When Lieberman Taught Palin About Rav Soloveitchik
Much of the juiciest material contained in “Game Change”, the new dishy chronicle of the 2008 election by Mark Halperin and John Heilemann, has already made it’s way into the media. Elizabeth Edwards was prone to angry outbursts, Sarah Palin was an ignoramus, and Bill Clinton was … well, Bill Clinton, the lovable loudmouthed and inappropriate Bubba. For all the revelations though — perhaps with the exception of the surprisingly dysfunctional Edwards family — there was very little in the portraits that didn’t just confirm what most people already suspected about these characters.
As I was reading — I couldn’t help it! — I came across one more of these moments where the public persona is exactly what you would imagine behind the scenes. This scene did not get much publicity, but is worth transcribing in full. It involves Palin’s breakdown of sorts, in the days leading up to the vice presidential debate, and Connecticut Senator Joe Lieberman, an Orthodox Jew. John McCain’s campaign manager, Steve Schmidt, had asked Lieberman to visit Palin and buck her up at a moment when her debate prep was going disastrously (For one thing, she kept calling her opponent, “Senator O’Biden” for some inexplicable reason):
The situation was wildly unconventional already: a Democratic senator being imported into a top-secret lockdown to assist a Republican vice-presidential candidate whose mental stability was in question, now Schmidt asked Lieberman to perform another unorthodox intervention. “You’re both very religious,” Schmidt said. “Go in there and pray with her.”
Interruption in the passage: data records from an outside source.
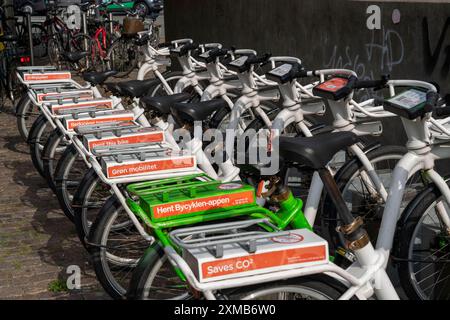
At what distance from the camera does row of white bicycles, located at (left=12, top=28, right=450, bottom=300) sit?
2.79 metres

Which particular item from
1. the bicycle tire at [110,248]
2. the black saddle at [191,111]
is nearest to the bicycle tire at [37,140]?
the bicycle tire at [110,248]

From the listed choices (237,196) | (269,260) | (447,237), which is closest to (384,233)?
→ (447,237)

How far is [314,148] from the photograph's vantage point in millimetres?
3150

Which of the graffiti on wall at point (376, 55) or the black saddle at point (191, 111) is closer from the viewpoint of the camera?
the black saddle at point (191, 111)

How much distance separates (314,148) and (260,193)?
0.56m

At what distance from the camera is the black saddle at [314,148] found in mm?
3119

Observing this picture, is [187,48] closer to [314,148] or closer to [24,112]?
[24,112]

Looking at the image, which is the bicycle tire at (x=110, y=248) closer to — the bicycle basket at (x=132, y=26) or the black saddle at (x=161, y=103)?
the black saddle at (x=161, y=103)

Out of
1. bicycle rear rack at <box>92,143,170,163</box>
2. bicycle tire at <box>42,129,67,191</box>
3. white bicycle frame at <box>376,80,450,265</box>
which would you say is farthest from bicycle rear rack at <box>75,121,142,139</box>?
white bicycle frame at <box>376,80,450,265</box>

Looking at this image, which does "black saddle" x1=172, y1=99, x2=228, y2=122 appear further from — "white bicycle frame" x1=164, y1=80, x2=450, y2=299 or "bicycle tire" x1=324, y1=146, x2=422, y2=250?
"white bicycle frame" x1=164, y1=80, x2=450, y2=299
As it happened, Palin had already been prayed for that day. A group of Republican congresswomen had offered their blessings via conference call with her. But Lieberman went back and took a less direct tack, providing Palin with Talmudic wisdom. Invoking the influential Orthodox rabbi Joseph Soleveitchik, he spoke about the covenant of faith, which is the relationship between God and man, and the covenant of destiny, which is what men make of themselves. “Look,” Lieberman said kindly, “you gotta be saying to yourself, ‘What am I doing here? How did this happen?’ This is your moment to really make it count for something.” Palin seemed touched. “Joe,” she said. “I can’t figure any other reason I’m here except that I was meant to be here.”